Notably, the currency has seen a parabolic trend over the past few weeks. This rapid rise may trigger a pullback as market dynamics try to rebalance. The absence of such a pullback so far has been surprising, but the Federal Reserve’s decision at its meeting on Wednesday could catalyze a market shock that could potentially lead to a correction. The market currently seems to assume that the Australian dollar will continue to rise; a perception that could be misleading given the Federal Reserve tendency to slightly overexcite the market. However, the market’s reaction to the Federal Reserve’s attempts to steer its course has historically been unpredictable, making the outcome uncertain.

Support for the Australian dollar can be found at the 200-day EMA, near the 0.6750 level. Should the currency break below this point, a decline down to the 0.66 level, the previous consolidation area, becomes likely. Conversely, if the Australian dollar manages to climb above the 0.68 level, the prospect of reaching the 0.70 level is increasingly likely. A break of this point would signal an aggressive uptrend.

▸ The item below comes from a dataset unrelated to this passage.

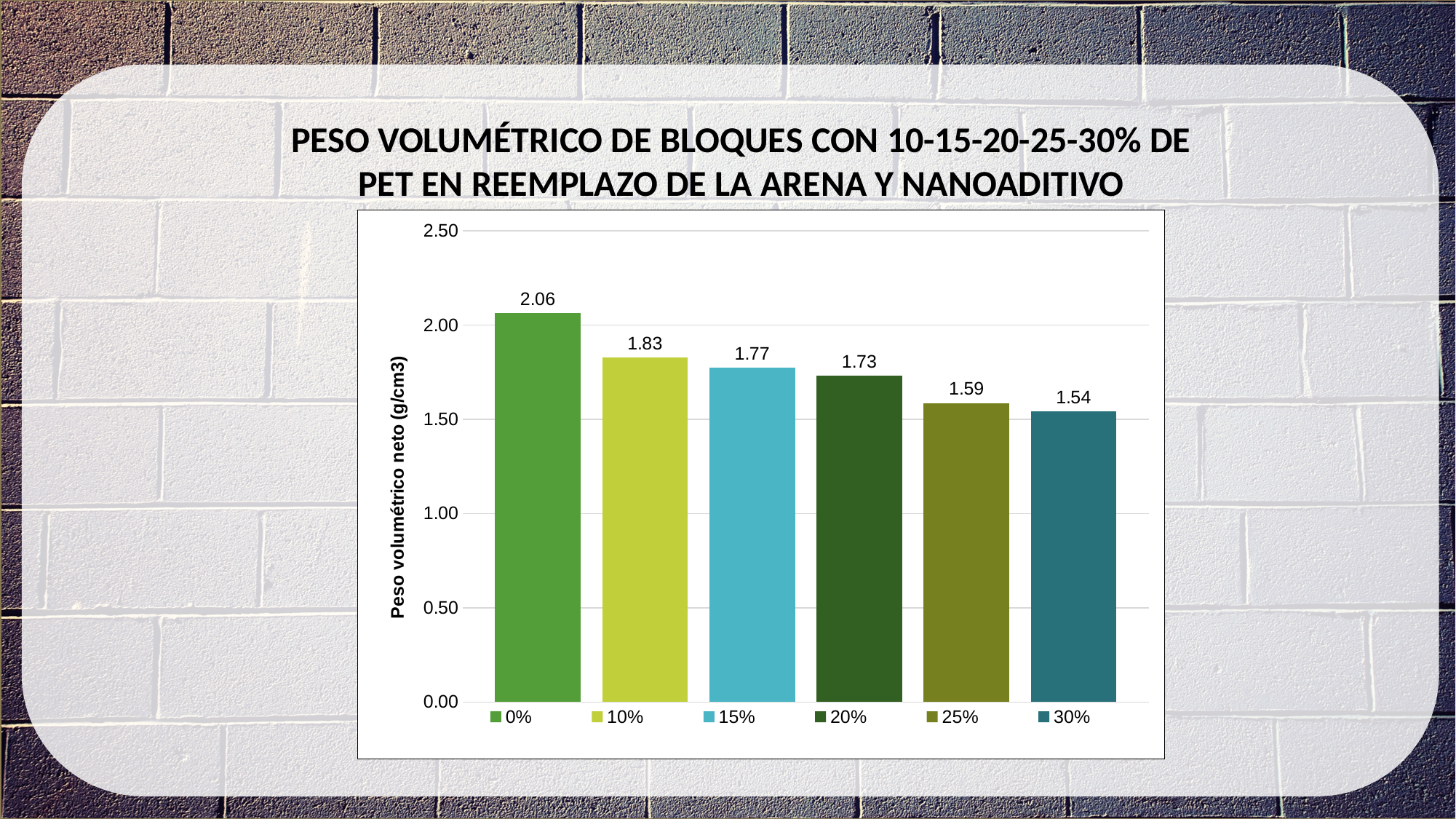
What is the difference in net volumetric weight between the 0% and 30% PET blocks? 0.52 What is the net volumetric weight for the 30% PET block? 1.54 What kind of chart is shown on the slide? Bar chart Which PET percentage has the lowest net volumetric weight? 30% What is the difference in net volumetric weight between the 10% and 20% PET blocks? 0.10 What is the net volumetric weight for the 0% PET block? 2.06 Is the value for the 20% PET block greater or less than 1.50? greater How many PET percentage categories are shown in the chart? 6 Do the net volumetric weight values rise or fall as the PET percentage increases from 0% to 30%? Fall What is the net volumetric weight for the 15% PET block? 1.77 Which has a larger net volumetric weight, the 10% or the 25% PET block? 10% Which PET percentage has the highest net volumetric weight? 0%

Ultimately, the current state suggests a scenario full of extreme noise. Caution is therefore advised for traders and investors navigating the forex market during these volatile times. The Australian dollar’s performance in the coming days will largely depend on the Federal Reserve’s actions and the market’s reaction to those actions. As always in the world of FX, it may be crucial to pay close attention to the announcements in the coming days.